# What the task requires
Pull out the text of every entry below and copy it word for word, one line per entry. Leave the pictures out.
Data for this exercise section start
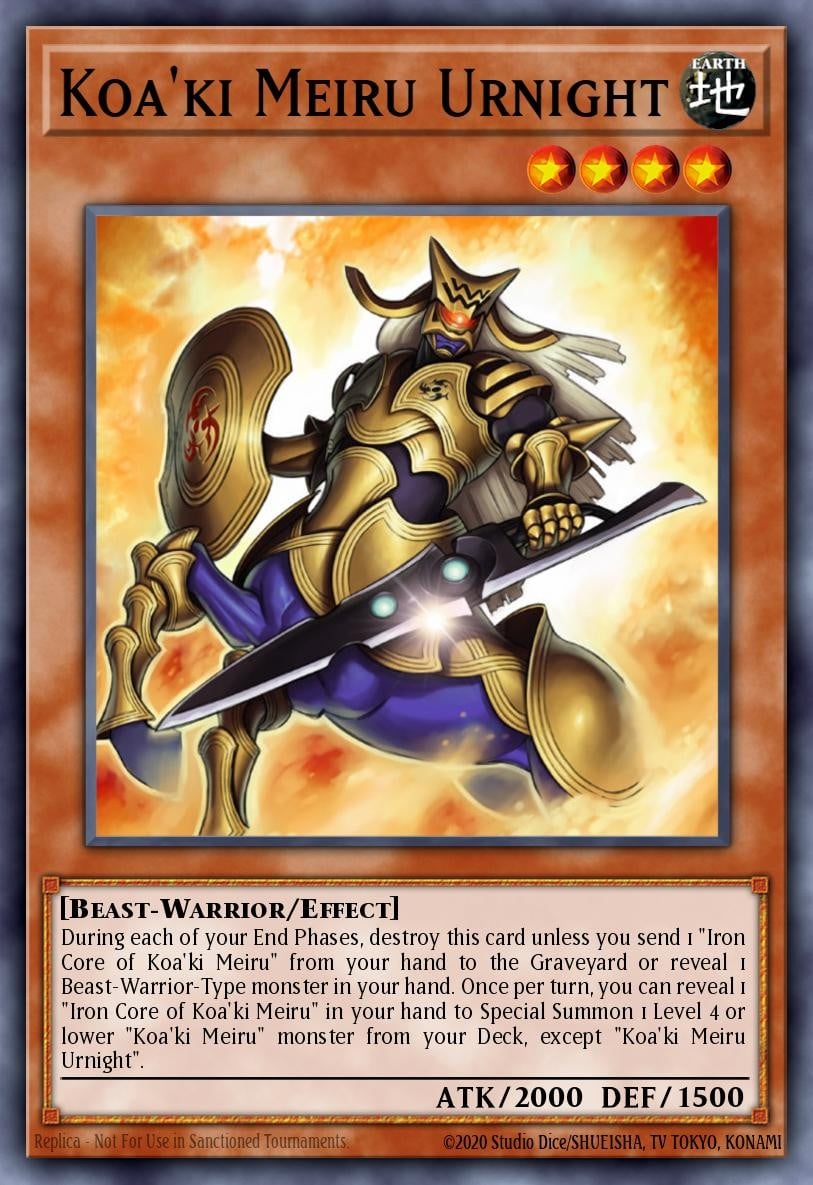 Koa'ki Meiru Urnight - Image 1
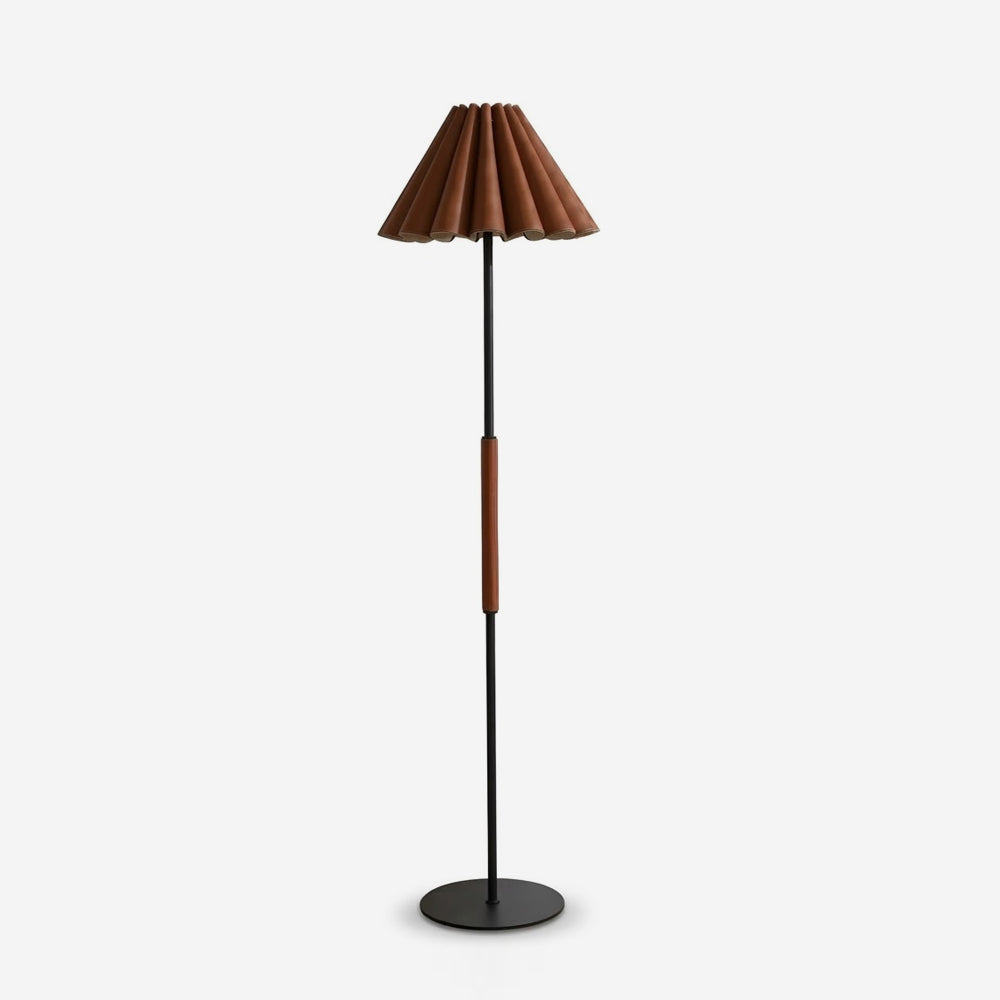 Marlow Pleat Floor Light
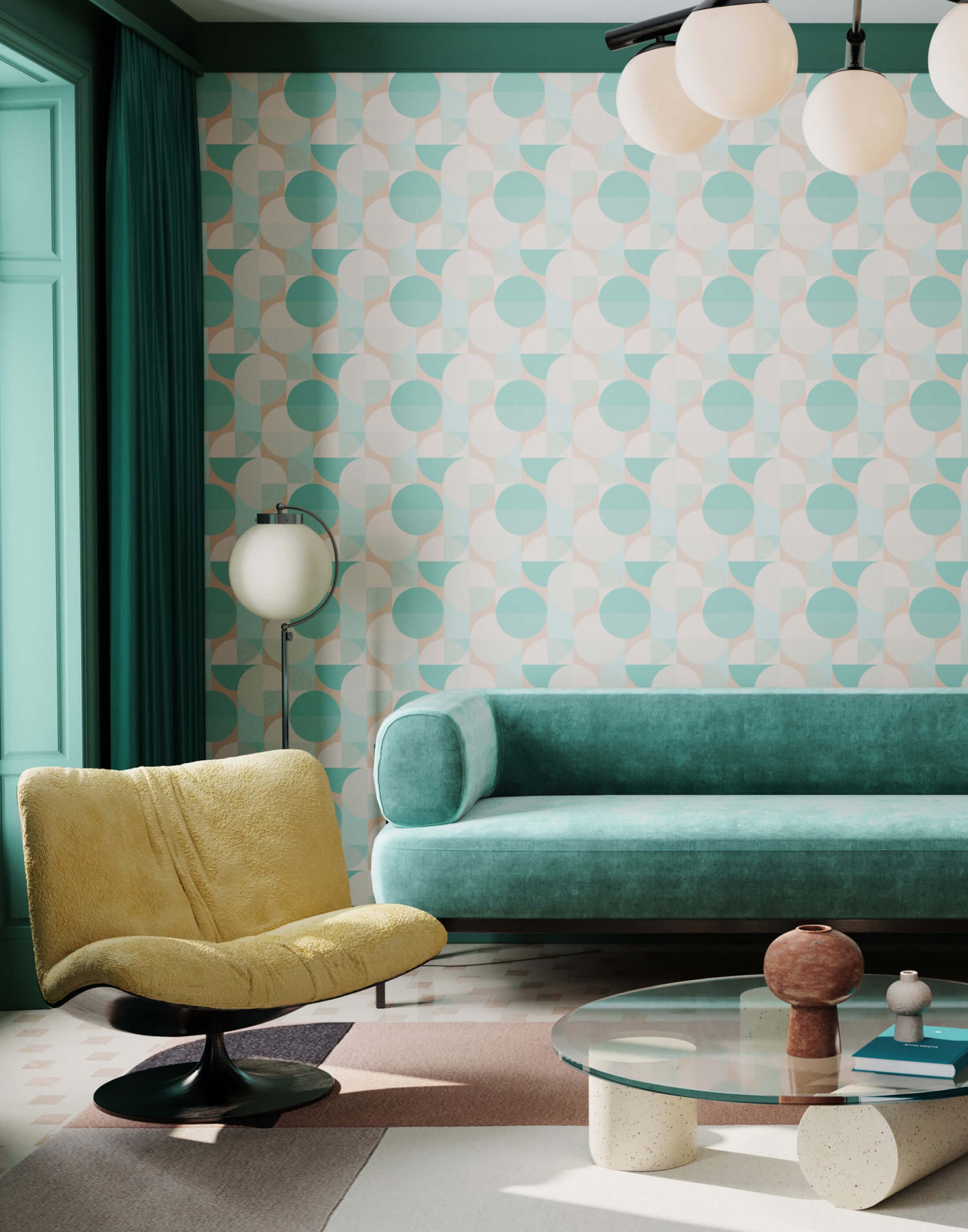 Bauhaus Wallpaper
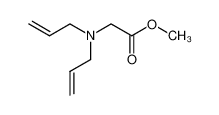 136909-71-2 spectrum, N,N-bis-allylglycine methyl ester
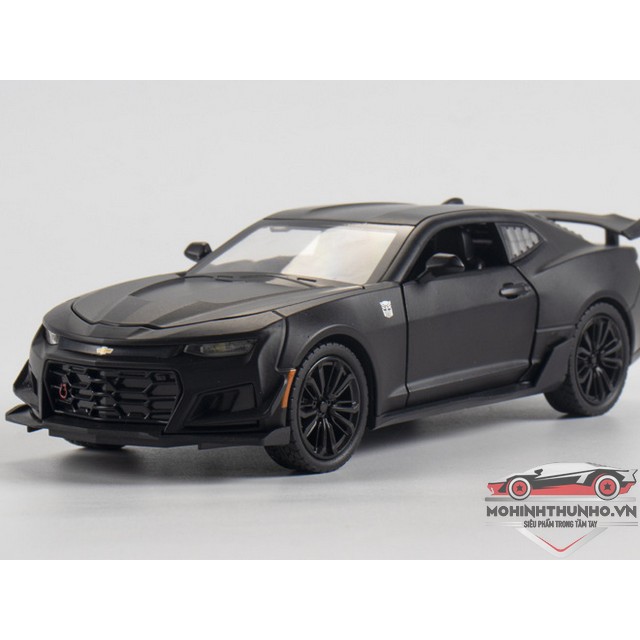 Xe mô hình tĩnh diecast Chevrolet Camaro, tỉ lệ 1:24, Chezhi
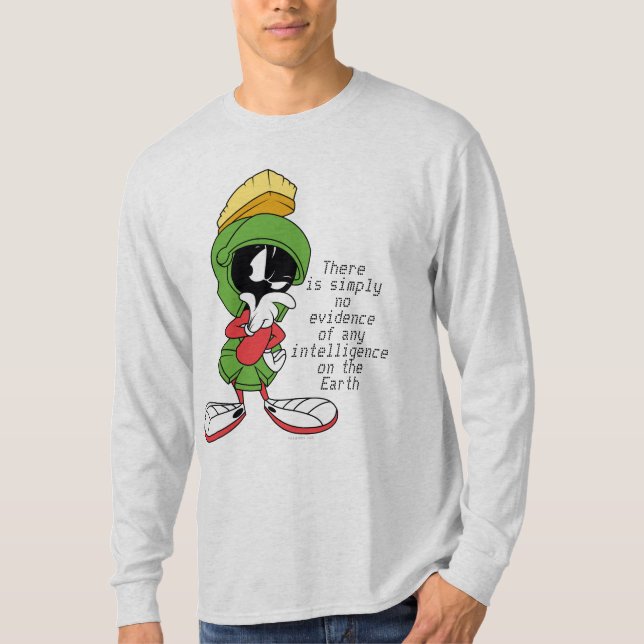 CAMISETA MARVIN EL PENSAMIENTO MARTIAN™ (Anverso)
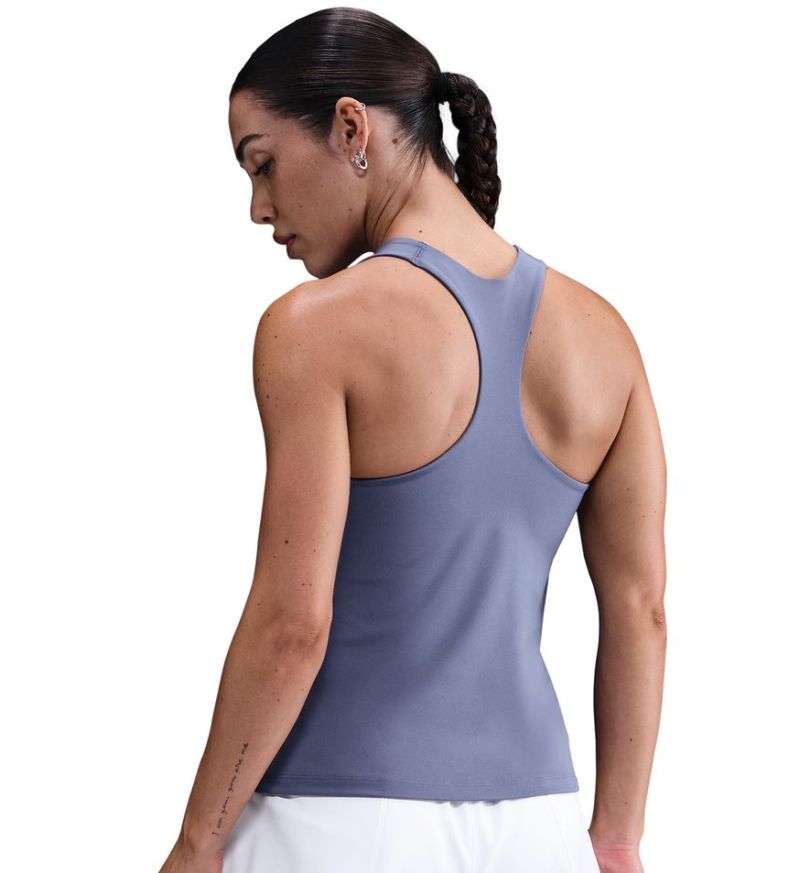 Nike Dri-Fit Swoosh Bra - world indigo/white Nike Dri-Fit Swoosh Bra - world indigo/white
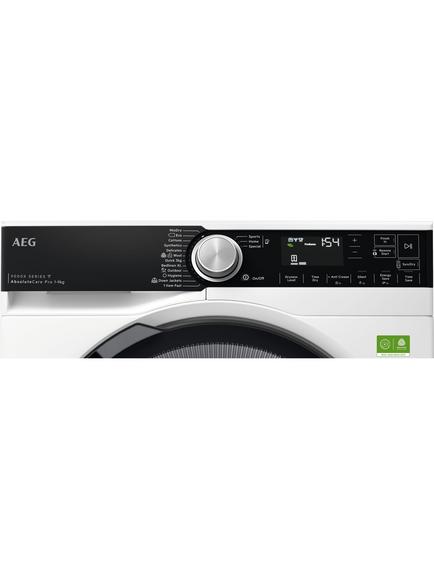 AEG TR959V6BC Freestanding Condenser Tumble Dryer, 9kg Load, White - view 2, White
Data for this exercise section end
# Output for this exercise
 Koa'ki Meiru Urnight - Image 1
 Marlow Pleat Floor Light
 Bauhaus Wallpaper
 136909-71-2 spectrum, N,N-bis-allylglycine methyl ester
 Xe mô hình tĩnh diecast Chevrolet Camaro, tỉ lệ 1:24, Chezhi
 CAMISETA MARVIN EL PENSAMIENTO MARTIAN™ (Anverso)
 Nike Dri-Fit Swoosh Bra - world indigo/white Nike Dri-Fit Swoosh Bra - world indigo/white
 AEG TR959V6BC Freestanding Condenser Tumble Dryer, 9kg Load, White - view 2, White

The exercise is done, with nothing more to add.